**Work instructions:** Return each of the entries below word for word.

╭─ Exercise material

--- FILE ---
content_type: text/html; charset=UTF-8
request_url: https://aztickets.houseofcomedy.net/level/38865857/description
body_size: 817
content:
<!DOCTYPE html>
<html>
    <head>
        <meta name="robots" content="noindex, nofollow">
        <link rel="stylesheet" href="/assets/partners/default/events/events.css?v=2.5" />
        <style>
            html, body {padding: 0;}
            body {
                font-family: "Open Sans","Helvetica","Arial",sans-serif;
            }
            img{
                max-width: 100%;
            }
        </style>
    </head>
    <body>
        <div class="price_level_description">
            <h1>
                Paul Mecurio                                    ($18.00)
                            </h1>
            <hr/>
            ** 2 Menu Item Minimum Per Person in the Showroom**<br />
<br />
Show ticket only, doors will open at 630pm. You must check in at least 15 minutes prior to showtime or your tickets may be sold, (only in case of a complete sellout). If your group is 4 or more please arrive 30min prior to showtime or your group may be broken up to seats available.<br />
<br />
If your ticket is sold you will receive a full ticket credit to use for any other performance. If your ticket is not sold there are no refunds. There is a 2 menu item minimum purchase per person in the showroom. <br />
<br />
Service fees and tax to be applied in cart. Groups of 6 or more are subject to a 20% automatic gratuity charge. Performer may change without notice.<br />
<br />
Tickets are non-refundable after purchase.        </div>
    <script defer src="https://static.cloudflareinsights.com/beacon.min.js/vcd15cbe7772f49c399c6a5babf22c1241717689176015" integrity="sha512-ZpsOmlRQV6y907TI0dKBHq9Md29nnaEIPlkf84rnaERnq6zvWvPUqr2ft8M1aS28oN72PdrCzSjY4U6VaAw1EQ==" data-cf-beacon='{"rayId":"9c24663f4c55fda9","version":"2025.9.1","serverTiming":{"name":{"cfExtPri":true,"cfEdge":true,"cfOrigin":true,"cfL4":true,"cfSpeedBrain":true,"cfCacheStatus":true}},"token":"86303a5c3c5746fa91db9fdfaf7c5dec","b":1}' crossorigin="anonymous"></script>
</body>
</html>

╰─

**Expected answer:**
--- FILE ---
content_type: text/html; charset=UTF-8
request_url: https://aztickets.houseofcomedy.net/level/38865857/description
body_size: 817
content:
<!DOCTYPE html>
<html>
    <head>
        <meta name="robots" content="noindex, nofollow">
        <link rel="stylesheet" href="/assets/partners/default/events/events.css?v=2.5" />
        <style>
            html, body {padding: 0;}
            body {
                font-family: "Open Sans","Helvetica","Arial",sans-serif;
            }
            img{
                max-width: 100%;
            }
        </style>
    </head>
    <body>
        <div class="price_level_description">
            <h1>
                Paul Mecurio                                    ($18.00)
                            </h1>
            <hr/>
            ** 2 Menu Item Minimum Per Person in the Showroom**<br />
<br />
Show ticket only, doors will open at 630pm. You must check in at least 15 minutes prior to showtime or your tickets may be sold, (only in case of a complete sellout). If your group is 4 or more please arrive 30min prior to showtime or your group may be broken up to seats available.<br />
<br />
If your ticket is sold you will receive a full ticket credit to use for any other performance. If your ticket is not sold there are no refunds. There is a 2 menu item minimum purchase per person in the showroom. <br />
<br />
Service fees and tax to be applied in cart. Groups of 6 or more are subject to a 20% automatic gratuity charge. Performer may change without notice.<br />
<br />
Tickets are non-refundable after purchase.        </div>
    <script defer src="https://static.cloudflareinsights.com/beacon.min.js/vcd15cbe7772f49c399c6a5babf22c1241717689176015" integrity="sha512-ZpsOmlRQV6y907TI0dKBHq9Md29nnaEIPlkf84rnaERnq6zvWvPUqr2ft8M1aS28oN72PdrCzSjY4U6VaAw1EQ==" data-cf-beacon='{"rayId":"9c24663f4c55fda9","version":"2025.9.1","serverTiming":{"name":{"cfExtPri":true,"cfEdge":true,"cfOrigin":true,"cfL4":true,"cfSpeedBrain":true,"cfCacheStatus":true}},"token":"86303a5c3c5746fa91db9fdfaf7c5dec","b":1}' crossorigin="anonymous"></script>
</body>
</html>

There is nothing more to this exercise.